La chica del dragón tatuado

Crítica de Roger Koza - Con los ojos abiertos

PLACERES PATRIARCALES

Digan lo que digan, y contra todo el consenso, el último film de Fincher es una película apenas correcta.

La modestia no caracteriza al cine de David Fincher. El club de la pelea, El curioso caso de Benjamin Button, Pecados capitales, todas películas ambiciosas y en sus propios términos complejas, son íconos del cine surgido en la década del ’90, cuya estética y temas alcanzan a nuestro presente. Fincher es al cine lo que un Grishman es a la novela: un hábil artesano, aunque sus seguidores dirán que el realizador nacido en Denver es el autor de nuestro tiempo.

Si se revisa su filmografía, no es casual que sea Fincher el elegido para adaptar Los hombres que odian a las mujeres en su versión hollywoodense, el best seller global de Stieg Larrson, que escribió su libro como una especie de conjura frente a su impotencia al ver que unos pandilleros violaban a una adolescente llamada Lisbeth. Título sugestivo y ostensiblemente feminista, los “placeres” patriarcales desfilan a través del relato como un batallón de la SS. Por cierto, los nazis aquí merodean como un espectro fundacional de las perversiones, aunque el sadismo, los asesinos seriales, la tortura, las violaciones, a veces matizados por cierto delirio bíblico, son ligeramente autónomos de la cultura nazi.

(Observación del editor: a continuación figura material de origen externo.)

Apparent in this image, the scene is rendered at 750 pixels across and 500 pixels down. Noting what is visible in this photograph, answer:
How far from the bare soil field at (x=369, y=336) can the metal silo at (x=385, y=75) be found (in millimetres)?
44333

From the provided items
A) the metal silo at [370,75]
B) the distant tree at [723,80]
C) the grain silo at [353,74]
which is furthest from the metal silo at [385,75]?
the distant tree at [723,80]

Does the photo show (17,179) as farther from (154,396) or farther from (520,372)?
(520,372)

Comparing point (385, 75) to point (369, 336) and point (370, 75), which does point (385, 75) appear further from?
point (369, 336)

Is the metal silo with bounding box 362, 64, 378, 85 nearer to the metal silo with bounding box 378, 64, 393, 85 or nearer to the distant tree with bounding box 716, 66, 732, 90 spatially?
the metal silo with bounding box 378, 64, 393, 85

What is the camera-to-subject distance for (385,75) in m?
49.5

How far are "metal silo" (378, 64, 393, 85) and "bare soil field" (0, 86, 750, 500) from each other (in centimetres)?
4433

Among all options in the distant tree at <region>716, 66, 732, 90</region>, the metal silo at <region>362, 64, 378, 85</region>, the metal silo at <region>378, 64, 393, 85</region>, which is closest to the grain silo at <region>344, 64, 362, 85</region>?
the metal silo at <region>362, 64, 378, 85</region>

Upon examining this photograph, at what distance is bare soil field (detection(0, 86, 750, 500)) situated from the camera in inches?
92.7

La chica del dragón tatuado arranca con la humillación de un periodista, que pierde su prestigio frente a un líder de una corporación. Pronto será contratado por un patriarca empresarial para cumplir una doble agenda: escribir su biografía e investigar la desaparición de su hija. Blomkvist, más que un escritor, parece un detective y, como si fuera un Sherlock Holmes glaciar, lo acompañará su Watson, una joven asocial, una suerte de punk hacker, tal vez lesbiana, que alguna vez quemó a su padre. Juntos lograrán descifrar el oscuro misterio familiar.

La chica del dragón tatuado, una síntesis entre Zodíaco (el mejor filme de Fincher) y La red social (su película más sobrevaluada), por momentos está muy cerca de convertirse en un comercial subliminal sobre las bondades de la notebook de la manzanita, pero no por eso abandona su constante desprecio por los hombres que no aman a las mujeres. Su mayor conquista, no obstante, pasa por otro lado: transmitir el placer de la inteligencia; las asociaciones mentales de sus dos protagonistas y la lectura que llevan a cabo de un par de fotografías para develar el caso es el punto más alto de un filme destinado al consentimiento acrítico de los fans de la trilogía (y Fincher) y al discreto olvido de los espectadores más exigentes.